Solutions?
Even if it could be outlawed, its closure would do nothing to reduce online incitement. Facebook and Twitter cannot be censored and calls to close down inflammatory websites are equally ineffective.
Likewise, calls to shoot-to-kill those carrying out stab attacks, and then punish their families by demolishing their homes, have not proven effective in the past.
At least half the Palestinians trying to stab Israelis have been shot dead with no apparent reduction in the subsequent willingness of others to carry out copycat attacks.
An IDF committee which examined house demolitions of murderers ruled them ineffective, partly because there was no lack of foreign Arab donors prepared to buy the families new, bigger homes.

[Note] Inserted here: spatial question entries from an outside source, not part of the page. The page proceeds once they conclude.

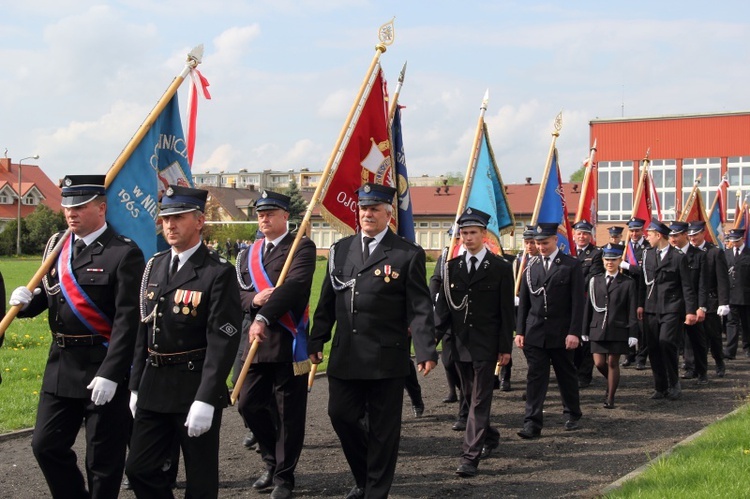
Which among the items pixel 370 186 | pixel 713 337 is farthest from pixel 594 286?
pixel 370 186

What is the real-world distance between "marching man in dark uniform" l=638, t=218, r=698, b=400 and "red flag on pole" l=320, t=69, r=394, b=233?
15.5 feet

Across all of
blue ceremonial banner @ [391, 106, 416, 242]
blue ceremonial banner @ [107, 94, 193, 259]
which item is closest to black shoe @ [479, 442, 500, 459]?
blue ceremonial banner @ [391, 106, 416, 242]

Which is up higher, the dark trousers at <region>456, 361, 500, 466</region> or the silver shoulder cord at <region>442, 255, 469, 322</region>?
the silver shoulder cord at <region>442, 255, 469, 322</region>

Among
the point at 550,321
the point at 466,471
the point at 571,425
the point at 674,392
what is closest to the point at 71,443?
the point at 466,471

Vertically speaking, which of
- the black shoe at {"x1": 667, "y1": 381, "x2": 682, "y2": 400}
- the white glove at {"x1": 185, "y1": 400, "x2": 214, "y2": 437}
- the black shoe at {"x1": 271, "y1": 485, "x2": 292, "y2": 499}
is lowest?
the black shoe at {"x1": 271, "y1": 485, "x2": 292, "y2": 499}

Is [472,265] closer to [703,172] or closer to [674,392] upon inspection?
[674,392]

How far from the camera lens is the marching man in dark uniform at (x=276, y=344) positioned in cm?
704

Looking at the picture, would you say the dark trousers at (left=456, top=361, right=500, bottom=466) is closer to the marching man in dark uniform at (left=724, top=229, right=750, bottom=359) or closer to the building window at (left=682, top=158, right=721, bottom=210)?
the marching man in dark uniform at (left=724, top=229, right=750, bottom=359)

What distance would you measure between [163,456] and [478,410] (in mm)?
3190

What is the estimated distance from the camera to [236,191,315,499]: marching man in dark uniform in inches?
277

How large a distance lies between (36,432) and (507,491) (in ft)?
11.2

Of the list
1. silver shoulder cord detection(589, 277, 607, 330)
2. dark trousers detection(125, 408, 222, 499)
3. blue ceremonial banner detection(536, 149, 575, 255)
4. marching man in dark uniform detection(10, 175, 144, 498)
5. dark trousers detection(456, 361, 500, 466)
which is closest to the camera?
dark trousers detection(125, 408, 222, 499)

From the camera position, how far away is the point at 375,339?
6582mm

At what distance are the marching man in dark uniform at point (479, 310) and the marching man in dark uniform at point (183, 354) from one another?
122 inches
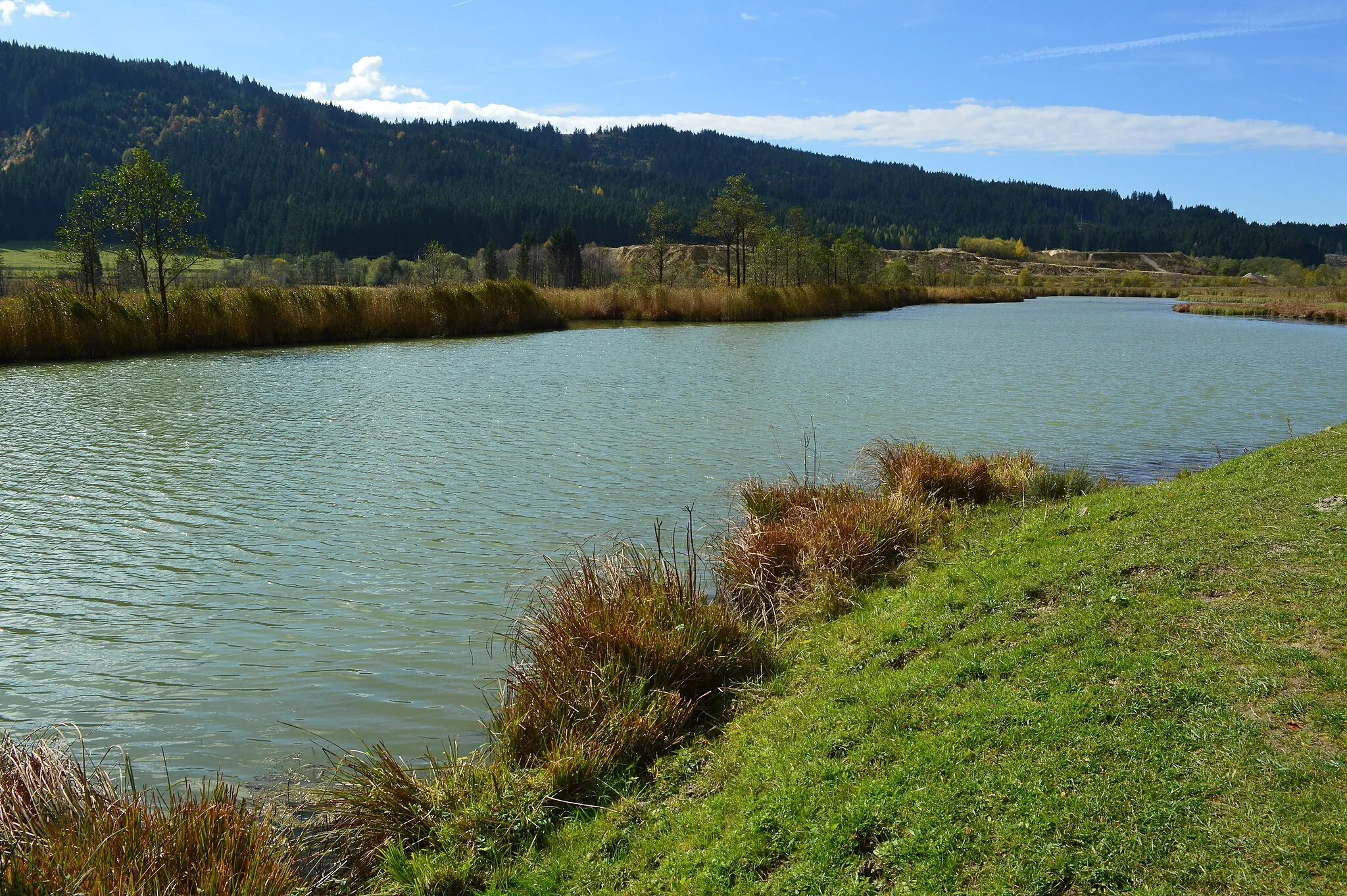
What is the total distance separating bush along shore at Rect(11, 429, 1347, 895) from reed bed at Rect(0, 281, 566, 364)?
27.5m

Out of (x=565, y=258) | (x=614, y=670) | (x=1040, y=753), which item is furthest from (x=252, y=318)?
(x=565, y=258)

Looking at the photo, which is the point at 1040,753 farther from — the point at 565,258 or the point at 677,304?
the point at 565,258

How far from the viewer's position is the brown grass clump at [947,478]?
1053 cm

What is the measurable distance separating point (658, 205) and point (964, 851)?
68.8 metres

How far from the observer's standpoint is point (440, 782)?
4.71 meters

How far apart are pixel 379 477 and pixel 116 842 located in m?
9.50

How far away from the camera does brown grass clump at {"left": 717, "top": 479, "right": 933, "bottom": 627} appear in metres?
7.51

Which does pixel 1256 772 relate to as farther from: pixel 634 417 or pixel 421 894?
pixel 634 417

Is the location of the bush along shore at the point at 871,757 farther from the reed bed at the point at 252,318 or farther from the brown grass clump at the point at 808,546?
the reed bed at the point at 252,318

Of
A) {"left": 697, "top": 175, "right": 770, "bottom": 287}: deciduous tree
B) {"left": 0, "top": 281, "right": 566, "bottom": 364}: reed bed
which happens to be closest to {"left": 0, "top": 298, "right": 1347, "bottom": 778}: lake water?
{"left": 0, "top": 281, "right": 566, "bottom": 364}: reed bed

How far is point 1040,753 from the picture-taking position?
402cm

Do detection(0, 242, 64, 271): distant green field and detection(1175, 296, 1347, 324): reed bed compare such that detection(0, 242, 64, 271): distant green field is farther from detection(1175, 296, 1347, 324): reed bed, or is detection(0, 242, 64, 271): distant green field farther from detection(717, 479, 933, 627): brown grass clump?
detection(1175, 296, 1347, 324): reed bed

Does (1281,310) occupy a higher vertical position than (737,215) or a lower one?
lower

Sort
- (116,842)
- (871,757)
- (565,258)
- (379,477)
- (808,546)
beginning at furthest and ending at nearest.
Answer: (565,258), (379,477), (808,546), (871,757), (116,842)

Calls for the closure of the West Bank, a method often used in the past, have also been turned down so far. One reason is that security officials believe the fact that 47,000 Palestinians are currently allowed to enter Israel to work every day has created a powerful financial incentive against more widespread violence. That incentive would disappear if a closure was imposed.

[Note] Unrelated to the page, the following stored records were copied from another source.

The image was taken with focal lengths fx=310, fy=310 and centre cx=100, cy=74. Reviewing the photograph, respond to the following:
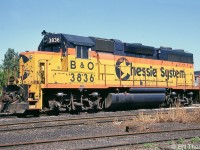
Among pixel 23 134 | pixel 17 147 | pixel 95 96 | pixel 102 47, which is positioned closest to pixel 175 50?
pixel 102 47

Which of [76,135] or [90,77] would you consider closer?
[76,135]

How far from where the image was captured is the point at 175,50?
22.0 metres

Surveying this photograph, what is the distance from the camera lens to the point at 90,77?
1608 cm

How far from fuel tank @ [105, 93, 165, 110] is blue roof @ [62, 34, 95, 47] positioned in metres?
3.01

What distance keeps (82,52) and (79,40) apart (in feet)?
2.08

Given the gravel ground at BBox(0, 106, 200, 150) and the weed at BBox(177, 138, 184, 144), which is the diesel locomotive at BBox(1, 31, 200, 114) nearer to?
the gravel ground at BBox(0, 106, 200, 150)

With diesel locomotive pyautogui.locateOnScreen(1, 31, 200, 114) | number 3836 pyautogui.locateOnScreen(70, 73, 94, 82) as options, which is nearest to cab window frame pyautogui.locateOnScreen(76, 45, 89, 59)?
diesel locomotive pyautogui.locateOnScreen(1, 31, 200, 114)

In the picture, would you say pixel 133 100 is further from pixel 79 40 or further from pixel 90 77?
pixel 79 40

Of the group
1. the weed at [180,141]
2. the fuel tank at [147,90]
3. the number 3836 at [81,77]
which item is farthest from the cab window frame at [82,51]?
the weed at [180,141]

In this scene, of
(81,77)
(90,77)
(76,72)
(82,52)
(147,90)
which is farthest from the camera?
(147,90)

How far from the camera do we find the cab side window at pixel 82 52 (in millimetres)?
15672

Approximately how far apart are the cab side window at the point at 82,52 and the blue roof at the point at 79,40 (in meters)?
0.21

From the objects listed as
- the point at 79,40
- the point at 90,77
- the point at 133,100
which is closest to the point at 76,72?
the point at 90,77

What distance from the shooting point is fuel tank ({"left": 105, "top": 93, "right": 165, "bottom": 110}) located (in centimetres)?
1688
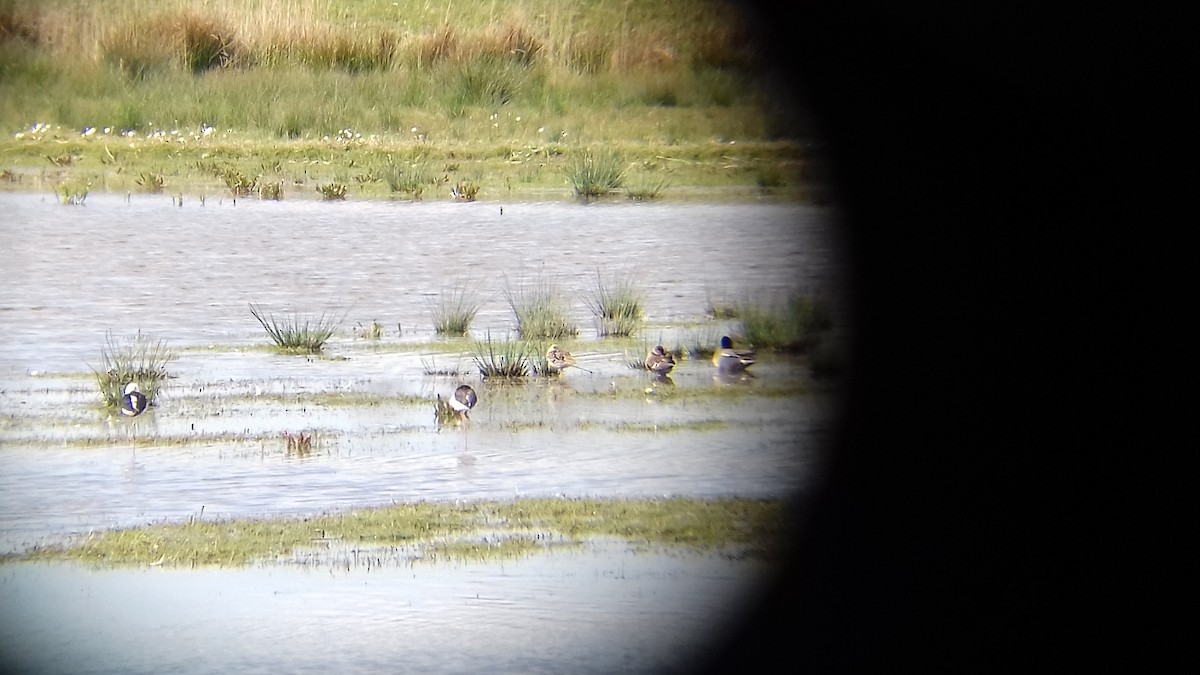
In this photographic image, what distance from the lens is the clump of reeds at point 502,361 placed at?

Nearly all the perpetrators so far have been from East Jerusalem, an area that would not be affected by a closure.
On Tuesday, following the bus attack in south-east Jerusalem, Mayor Nir Barkat called for a lockdown on the city’s Palestinian neighbourhood. Such a drastic step is operationally next to impossible, owing to the proximity of the Jewish and Arab neighbourhoods — in some cases they are on adjacent streets. It would also officially split the “unified city” into two, a political taboo.
For now most police and Shin Bet officers say there is little to do but increase the number of police on the streets and civilian vigilance — and hope things will finally die down soon.